Home > Take Me Home Tonight(41)

Take Me Home Tonight(41)
Author: Morgan Matson

“The Raptor?” I repeated, but that was when the elevator doors slid open on the fifth floor, and I stepped out.

“Five D,” the pizza box guy said, pointing. “Just down to the left.”

“Thank you,” I called as the doors slid closed again. I headed down the hall, unzipping my coat as I walked and tucking Brad inside, not sure what someone who was called the Raptor looked like, and also not particularly sure I wanted to know.

I made it to the front of the door… but couldn’t quite bring myself to knock.

I did not want to do this.

You don’t really have a choice, a small voice in my head reminded me.

I closed my eyes for a second, wrestling with myself. It had been easier when I was concentrating on getting here—the trains I needed to take, counting the stops, making sure Brad didn’t go chasing after any rollerbladers (we hadn’t seen any, though, so he’d been fine so far). But now that I was here—and there was nothing left to do but knock—I didn’t want to do it.

The truth—the one I had never admitted to Kat, or Beckett, and barely liked to admit to myself—was that my stepsiblings were nice to me. They always had been.

But I wasn’t nice to them.

When my dad married Joy, upending my life right as I’d started to get adjusted to the postdivorce landscape, I suddenly had three stepsiblings I was expected to have a relationship with. And I didn’t want to. If I bonded with Mallory, Margaux, or Mateo—joined in on the text chain, started hanging out with them like they were always inviting me to—it would be like saying I was okay with any of this. And I was going to college next year anyway, so what was the point?

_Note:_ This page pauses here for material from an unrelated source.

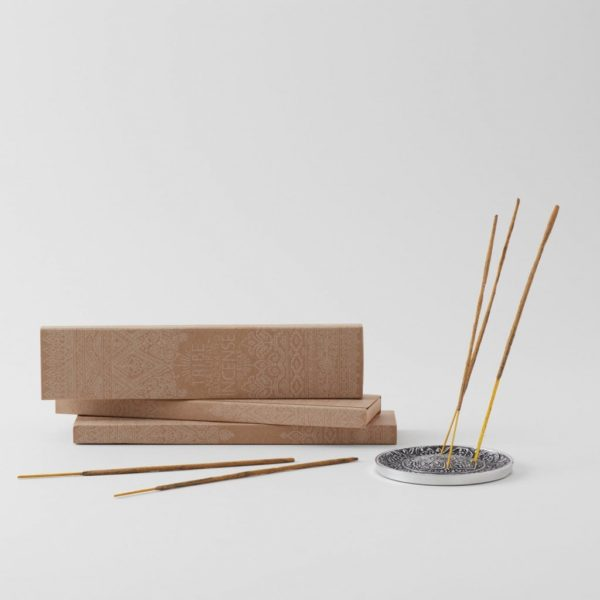 3 boxes of incense with 3 incense sticks set into silver incense holder and two laying out on table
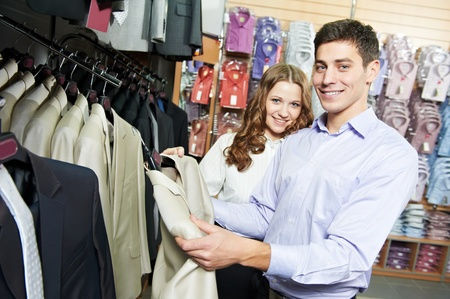 Young peoples shopping at clothes store photo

Occasionally, I’d feel my resolve start to crack. They’d be kind and funny and inviting, and it was like it was hovering right there like a mirage—the relationship that we could be having. But all it would take was seeing a Story of everyone watching a movie at my dad and Joy’s, with a big bowl of popcorn to share. A picture on one of their feeds of everyone out to dinner, appetizers for the table. Hearing one of them in the background when I was talking to my dad on the phone. A world I was not a part of, my dad smiling and relaxed with his new kids, his new wife. All of them getting so easily what it felt like I was fighting so hard for—and I’d slam the door on them again.

Except for tonight, apparently.

Knowing there was nothing else to do, I took a breath, flexed my poor beat-up toes, and knocked on the door of 5D.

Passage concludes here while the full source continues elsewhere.